TEXT SECTION »
Dr Varghese is part of a dynamic team providing occupational health services to a large NHS trust in London. He is also a GP working for a busy practice in Hertfordshire.
Small and medium-sized enterprises (SMEs) are the biggest employers in the UK. At the start of 2021, SMEs accounted for 61% of the employment and around half of turnover in the UK private sector (reported in small business statistics from the Federation of Small Businesses).
Sickness absence costs the UK economy £100 billion annually (as reported by Public Health England), which places a disproportionately higher burden on SMEs, clearly impacting their productivity, efficiency and therefore profits.
We will cover important tips about referring employees to occupational health to help:
- optimise staff management
- manage their condition
- improve sickness absence
Have a sickness absence policy
Have a clear sickness absence policy. Acas has advice if you need help writing a policy. It should state:
- the expectations for both the employee and the employer
- how to report absences and who to contact
- when a fit note is required
- information about keeping in touch when an employee is absent
- how much sick leave an employee can have before further attention from a manager is needed
What information occupational health need and what they can do
Occupational health deal with medical problems and assess if an individual can do their job. For example, does the medical problem affect them walking, standing, sitting or processing information and how does this impact on their job?

EXERCISE REQUIREMENTS »
Reproduce word for word the passage of the occupational health guidance between "Sickness absence costs" and "and therefore profits.", inclusive.

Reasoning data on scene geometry

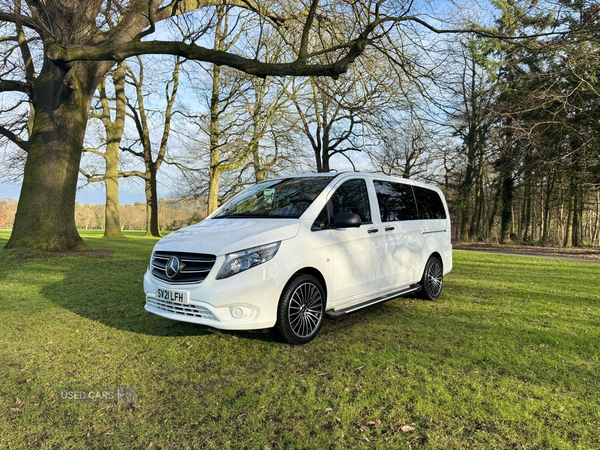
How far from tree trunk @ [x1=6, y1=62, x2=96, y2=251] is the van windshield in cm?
737

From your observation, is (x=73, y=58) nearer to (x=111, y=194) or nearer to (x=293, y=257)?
(x=293, y=257)

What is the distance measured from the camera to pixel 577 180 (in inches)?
825

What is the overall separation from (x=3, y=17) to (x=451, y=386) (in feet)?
35.9

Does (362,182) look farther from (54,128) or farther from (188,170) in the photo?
(188,170)

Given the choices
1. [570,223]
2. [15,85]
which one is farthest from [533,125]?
[15,85]

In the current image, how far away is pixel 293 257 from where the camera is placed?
13.2 ft

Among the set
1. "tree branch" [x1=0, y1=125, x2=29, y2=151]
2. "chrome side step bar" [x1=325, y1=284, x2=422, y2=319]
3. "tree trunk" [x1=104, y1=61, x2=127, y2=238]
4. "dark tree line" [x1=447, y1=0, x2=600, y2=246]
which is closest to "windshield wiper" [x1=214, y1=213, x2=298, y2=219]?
"chrome side step bar" [x1=325, y1=284, x2=422, y2=319]

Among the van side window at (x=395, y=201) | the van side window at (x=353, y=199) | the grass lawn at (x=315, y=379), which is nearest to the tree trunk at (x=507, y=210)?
the grass lawn at (x=315, y=379)

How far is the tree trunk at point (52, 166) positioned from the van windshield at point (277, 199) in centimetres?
737

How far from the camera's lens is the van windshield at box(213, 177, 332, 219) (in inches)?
185

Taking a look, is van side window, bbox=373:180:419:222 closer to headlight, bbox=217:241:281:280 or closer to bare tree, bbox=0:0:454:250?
headlight, bbox=217:241:281:280

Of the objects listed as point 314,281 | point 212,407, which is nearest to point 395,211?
point 314,281

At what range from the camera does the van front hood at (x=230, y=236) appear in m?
3.86

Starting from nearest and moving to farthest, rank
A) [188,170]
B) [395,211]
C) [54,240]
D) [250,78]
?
1. [395,211]
2. [54,240]
3. [250,78]
4. [188,170]
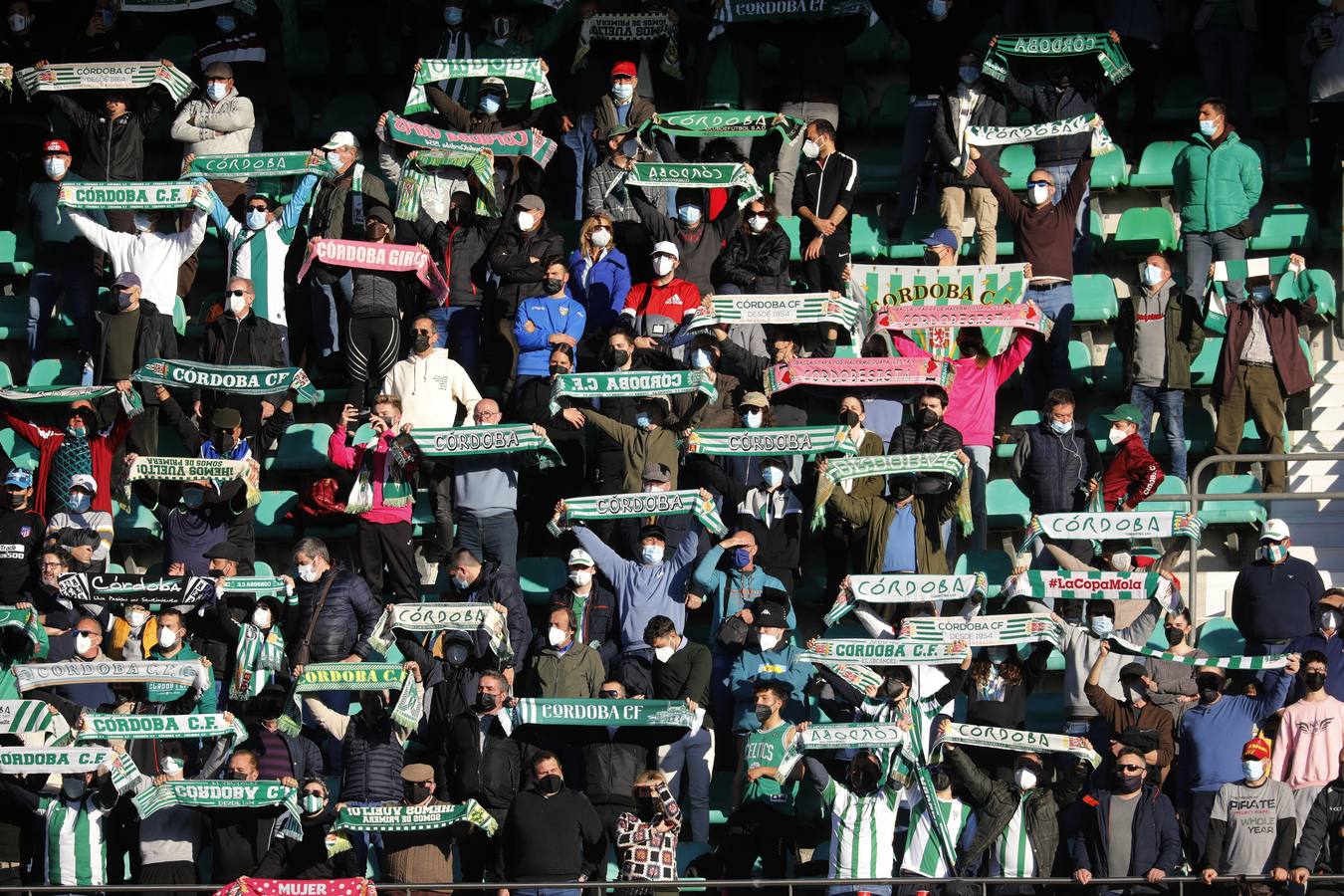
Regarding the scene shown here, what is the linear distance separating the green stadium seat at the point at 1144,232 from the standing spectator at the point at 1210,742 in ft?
14.7

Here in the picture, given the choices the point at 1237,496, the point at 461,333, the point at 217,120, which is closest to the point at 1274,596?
the point at 1237,496

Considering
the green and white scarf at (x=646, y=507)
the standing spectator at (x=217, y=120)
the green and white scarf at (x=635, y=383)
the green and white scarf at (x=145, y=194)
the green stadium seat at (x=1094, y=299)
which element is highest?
the standing spectator at (x=217, y=120)

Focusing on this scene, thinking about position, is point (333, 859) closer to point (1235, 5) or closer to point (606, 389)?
point (606, 389)

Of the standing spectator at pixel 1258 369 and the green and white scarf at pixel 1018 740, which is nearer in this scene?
the green and white scarf at pixel 1018 740

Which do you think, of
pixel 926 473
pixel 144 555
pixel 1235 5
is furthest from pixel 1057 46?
pixel 144 555

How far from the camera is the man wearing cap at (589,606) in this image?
1734cm

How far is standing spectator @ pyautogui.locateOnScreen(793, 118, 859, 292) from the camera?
63.1 ft

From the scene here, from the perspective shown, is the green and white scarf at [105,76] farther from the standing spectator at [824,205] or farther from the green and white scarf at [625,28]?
the standing spectator at [824,205]

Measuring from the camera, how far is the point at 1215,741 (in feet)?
52.8

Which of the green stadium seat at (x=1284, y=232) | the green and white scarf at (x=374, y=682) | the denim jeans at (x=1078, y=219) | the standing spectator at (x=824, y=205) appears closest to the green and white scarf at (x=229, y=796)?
the green and white scarf at (x=374, y=682)

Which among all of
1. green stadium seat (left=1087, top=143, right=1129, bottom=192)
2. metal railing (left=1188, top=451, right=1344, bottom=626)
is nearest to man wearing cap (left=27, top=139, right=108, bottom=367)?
green stadium seat (left=1087, top=143, right=1129, bottom=192)

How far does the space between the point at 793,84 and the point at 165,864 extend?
7435 millimetres

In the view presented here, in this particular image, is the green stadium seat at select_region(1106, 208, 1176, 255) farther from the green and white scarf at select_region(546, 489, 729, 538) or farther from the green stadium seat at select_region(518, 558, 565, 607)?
the green stadium seat at select_region(518, 558, 565, 607)

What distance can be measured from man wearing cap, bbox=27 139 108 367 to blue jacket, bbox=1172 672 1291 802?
333 inches
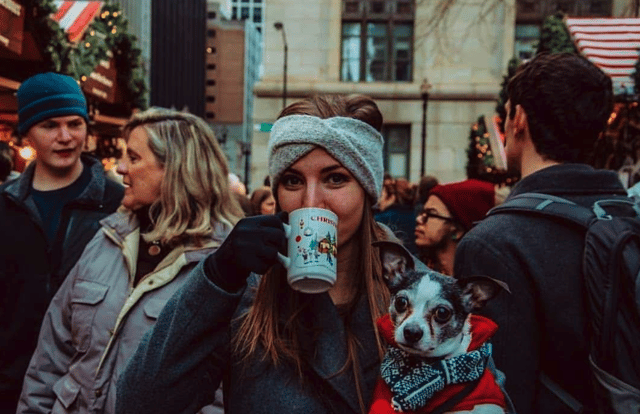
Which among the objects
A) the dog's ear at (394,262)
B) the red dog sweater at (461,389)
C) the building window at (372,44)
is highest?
the building window at (372,44)

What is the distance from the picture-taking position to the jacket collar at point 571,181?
2635 millimetres

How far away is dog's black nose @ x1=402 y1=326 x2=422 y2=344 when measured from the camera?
1893 mm

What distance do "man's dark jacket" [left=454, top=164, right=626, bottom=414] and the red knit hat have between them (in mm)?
2509

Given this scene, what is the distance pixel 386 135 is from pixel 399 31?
545cm

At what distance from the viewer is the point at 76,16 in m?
10.1

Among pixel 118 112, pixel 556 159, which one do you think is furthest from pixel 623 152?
pixel 118 112

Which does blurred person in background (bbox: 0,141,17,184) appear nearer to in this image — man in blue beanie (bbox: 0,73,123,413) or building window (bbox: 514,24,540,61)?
man in blue beanie (bbox: 0,73,123,413)

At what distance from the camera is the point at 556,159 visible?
2.72 meters

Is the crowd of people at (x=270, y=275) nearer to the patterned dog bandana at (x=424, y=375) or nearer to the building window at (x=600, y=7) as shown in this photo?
the patterned dog bandana at (x=424, y=375)

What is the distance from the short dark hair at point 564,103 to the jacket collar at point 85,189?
276 centimetres

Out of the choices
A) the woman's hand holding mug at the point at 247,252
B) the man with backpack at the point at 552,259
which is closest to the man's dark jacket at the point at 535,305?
the man with backpack at the point at 552,259

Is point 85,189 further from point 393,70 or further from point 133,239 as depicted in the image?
point 393,70

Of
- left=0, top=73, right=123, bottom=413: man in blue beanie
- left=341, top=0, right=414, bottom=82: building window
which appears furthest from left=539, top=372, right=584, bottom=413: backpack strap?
left=341, top=0, right=414, bottom=82: building window

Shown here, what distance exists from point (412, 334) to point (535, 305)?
2.57 feet
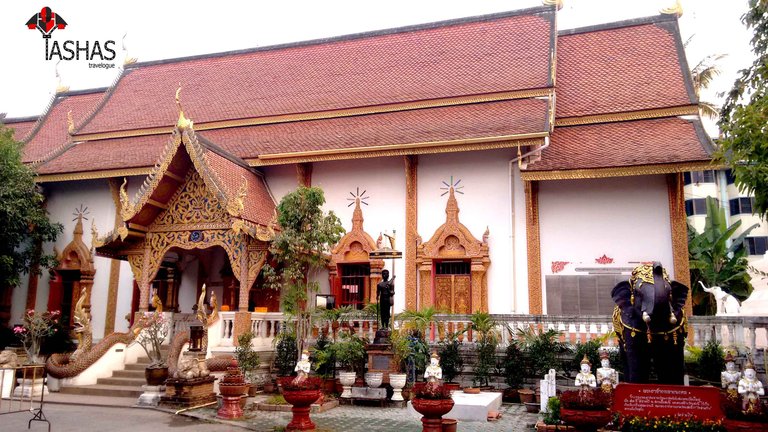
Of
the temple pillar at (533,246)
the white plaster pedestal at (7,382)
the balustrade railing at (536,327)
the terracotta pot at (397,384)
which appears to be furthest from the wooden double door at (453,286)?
the white plaster pedestal at (7,382)

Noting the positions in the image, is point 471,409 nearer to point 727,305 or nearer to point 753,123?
point 753,123

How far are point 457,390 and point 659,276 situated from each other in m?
4.09

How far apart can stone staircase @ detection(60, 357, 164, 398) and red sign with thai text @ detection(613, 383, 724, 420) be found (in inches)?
306

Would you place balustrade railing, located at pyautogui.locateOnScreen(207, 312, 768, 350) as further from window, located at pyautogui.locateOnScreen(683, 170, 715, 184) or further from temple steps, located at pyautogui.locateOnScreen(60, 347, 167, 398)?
window, located at pyautogui.locateOnScreen(683, 170, 715, 184)

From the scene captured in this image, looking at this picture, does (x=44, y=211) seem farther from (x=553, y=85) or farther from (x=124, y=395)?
(x=553, y=85)

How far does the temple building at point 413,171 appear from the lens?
1171 cm

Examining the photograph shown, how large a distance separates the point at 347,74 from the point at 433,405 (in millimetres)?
11744

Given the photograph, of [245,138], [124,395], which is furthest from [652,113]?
[124,395]

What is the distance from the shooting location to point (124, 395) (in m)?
10.5

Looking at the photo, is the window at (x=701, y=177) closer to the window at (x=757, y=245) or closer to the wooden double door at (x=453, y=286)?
the window at (x=757, y=245)

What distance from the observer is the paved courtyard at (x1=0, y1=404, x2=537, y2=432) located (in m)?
7.61

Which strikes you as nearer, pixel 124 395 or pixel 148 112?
pixel 124 395

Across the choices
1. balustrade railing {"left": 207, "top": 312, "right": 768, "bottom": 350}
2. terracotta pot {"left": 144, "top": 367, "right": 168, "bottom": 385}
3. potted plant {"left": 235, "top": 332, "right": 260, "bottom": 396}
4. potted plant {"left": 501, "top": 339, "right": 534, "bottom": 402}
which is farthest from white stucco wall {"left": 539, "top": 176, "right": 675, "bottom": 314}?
terracotta pot {"left": 144, "top": 367, "right": 168, "bottom": 385}

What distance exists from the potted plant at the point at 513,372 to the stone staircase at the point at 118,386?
242 inches
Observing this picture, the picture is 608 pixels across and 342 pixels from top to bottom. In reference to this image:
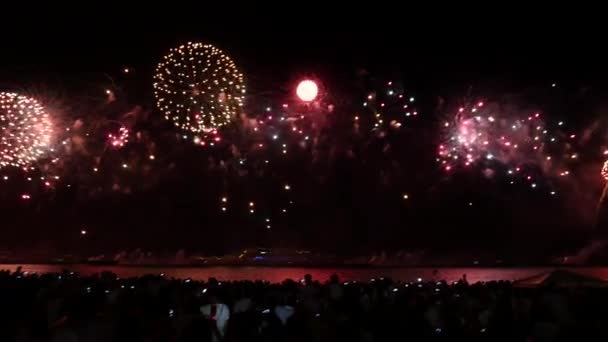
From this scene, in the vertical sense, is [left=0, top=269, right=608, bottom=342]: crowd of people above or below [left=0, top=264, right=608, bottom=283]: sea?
below

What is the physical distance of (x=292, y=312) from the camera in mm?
10039

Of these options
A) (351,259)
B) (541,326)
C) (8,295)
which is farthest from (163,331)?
(351,259)

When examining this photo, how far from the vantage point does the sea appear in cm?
2336

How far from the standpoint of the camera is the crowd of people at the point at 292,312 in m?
8.30

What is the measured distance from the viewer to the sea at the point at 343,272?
23359 mm

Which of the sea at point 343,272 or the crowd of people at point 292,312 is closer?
the crowd of people at point 292,312

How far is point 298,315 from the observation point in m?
9.22

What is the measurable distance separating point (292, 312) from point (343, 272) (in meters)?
15.6

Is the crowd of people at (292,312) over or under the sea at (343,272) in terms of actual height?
under

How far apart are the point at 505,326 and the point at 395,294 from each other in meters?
2.63

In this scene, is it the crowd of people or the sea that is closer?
the crowd of people

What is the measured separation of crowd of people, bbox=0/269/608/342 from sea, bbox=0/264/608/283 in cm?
918

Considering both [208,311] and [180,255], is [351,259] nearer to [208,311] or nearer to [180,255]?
[180,255]

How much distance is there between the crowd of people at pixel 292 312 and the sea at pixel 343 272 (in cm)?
918
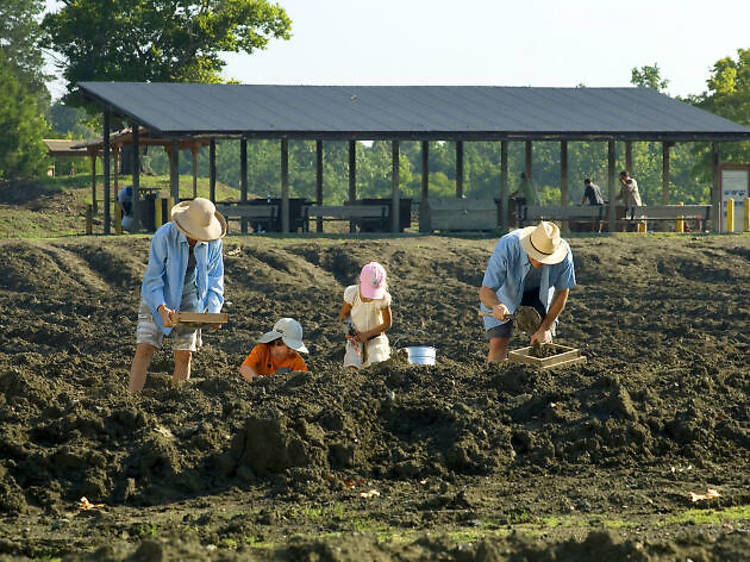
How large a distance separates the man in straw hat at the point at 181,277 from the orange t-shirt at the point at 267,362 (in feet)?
2.62

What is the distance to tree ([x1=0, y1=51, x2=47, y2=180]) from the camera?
144ft

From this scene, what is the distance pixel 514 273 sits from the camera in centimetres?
1098

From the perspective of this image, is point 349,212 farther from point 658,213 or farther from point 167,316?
point 167,316

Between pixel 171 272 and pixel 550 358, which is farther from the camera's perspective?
pixel 550 358

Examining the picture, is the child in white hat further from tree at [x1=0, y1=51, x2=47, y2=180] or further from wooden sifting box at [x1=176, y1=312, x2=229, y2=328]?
tree at [x1=0, y1=51, x2=47, y2=180]

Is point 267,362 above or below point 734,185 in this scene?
below

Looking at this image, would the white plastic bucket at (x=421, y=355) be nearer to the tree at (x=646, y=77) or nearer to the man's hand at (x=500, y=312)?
the man's hand at (x=500, y=312)

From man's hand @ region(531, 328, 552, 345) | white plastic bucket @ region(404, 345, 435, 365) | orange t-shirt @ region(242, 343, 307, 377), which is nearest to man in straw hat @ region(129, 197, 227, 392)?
orange t-shirt @ region(242, 343, 307, 377)

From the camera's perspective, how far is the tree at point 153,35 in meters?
44.1

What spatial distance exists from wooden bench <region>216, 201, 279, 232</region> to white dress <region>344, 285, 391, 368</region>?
1642cm

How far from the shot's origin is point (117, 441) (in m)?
9.15

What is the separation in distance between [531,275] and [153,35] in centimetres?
3589

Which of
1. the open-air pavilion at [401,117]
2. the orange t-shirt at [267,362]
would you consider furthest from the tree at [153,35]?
the orange t-shirt at [267,362]

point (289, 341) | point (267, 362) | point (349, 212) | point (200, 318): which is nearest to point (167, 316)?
point (200, 318)
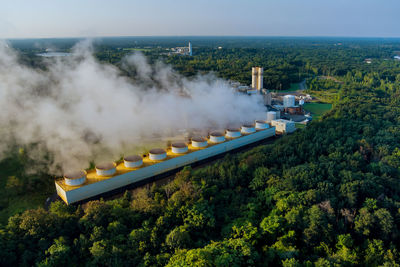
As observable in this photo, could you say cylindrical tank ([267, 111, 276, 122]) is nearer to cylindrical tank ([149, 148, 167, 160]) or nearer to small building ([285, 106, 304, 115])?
small building ([285, 106, 304, 115])

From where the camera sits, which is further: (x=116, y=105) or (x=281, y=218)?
(x=116, y=105)

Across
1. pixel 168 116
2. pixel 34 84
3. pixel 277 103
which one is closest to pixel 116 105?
pixel 168 116

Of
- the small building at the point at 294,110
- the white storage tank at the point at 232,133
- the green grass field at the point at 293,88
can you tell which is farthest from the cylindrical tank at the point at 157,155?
the green grass field at the point at 293,88

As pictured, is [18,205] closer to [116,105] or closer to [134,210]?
[134,210]

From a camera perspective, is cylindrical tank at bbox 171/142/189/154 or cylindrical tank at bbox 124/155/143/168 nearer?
cylindrical tank at bbox 124/155/143/168

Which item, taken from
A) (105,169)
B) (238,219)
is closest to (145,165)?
(105,169)

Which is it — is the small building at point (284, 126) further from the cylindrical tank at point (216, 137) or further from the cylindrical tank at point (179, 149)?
the cylindrical tank at point (179, 149)

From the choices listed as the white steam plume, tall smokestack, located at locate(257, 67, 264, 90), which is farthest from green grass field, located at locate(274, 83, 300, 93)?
the white steam plume
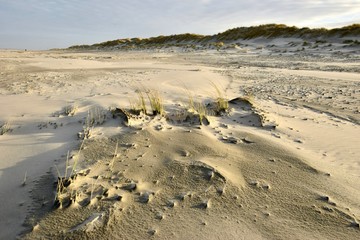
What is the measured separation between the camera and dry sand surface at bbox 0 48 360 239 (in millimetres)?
1723

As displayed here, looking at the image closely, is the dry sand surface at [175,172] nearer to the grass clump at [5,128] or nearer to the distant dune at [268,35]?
the grass clump at [5,128]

ANSWER TO THIS EXERCISE »
Sickness absence costs the UK economy £100 billion annually (as reported by Public Health England), which places a disproportionately higher burden on SMEs, clearly impacting their productivity, efficiency and therefore profits.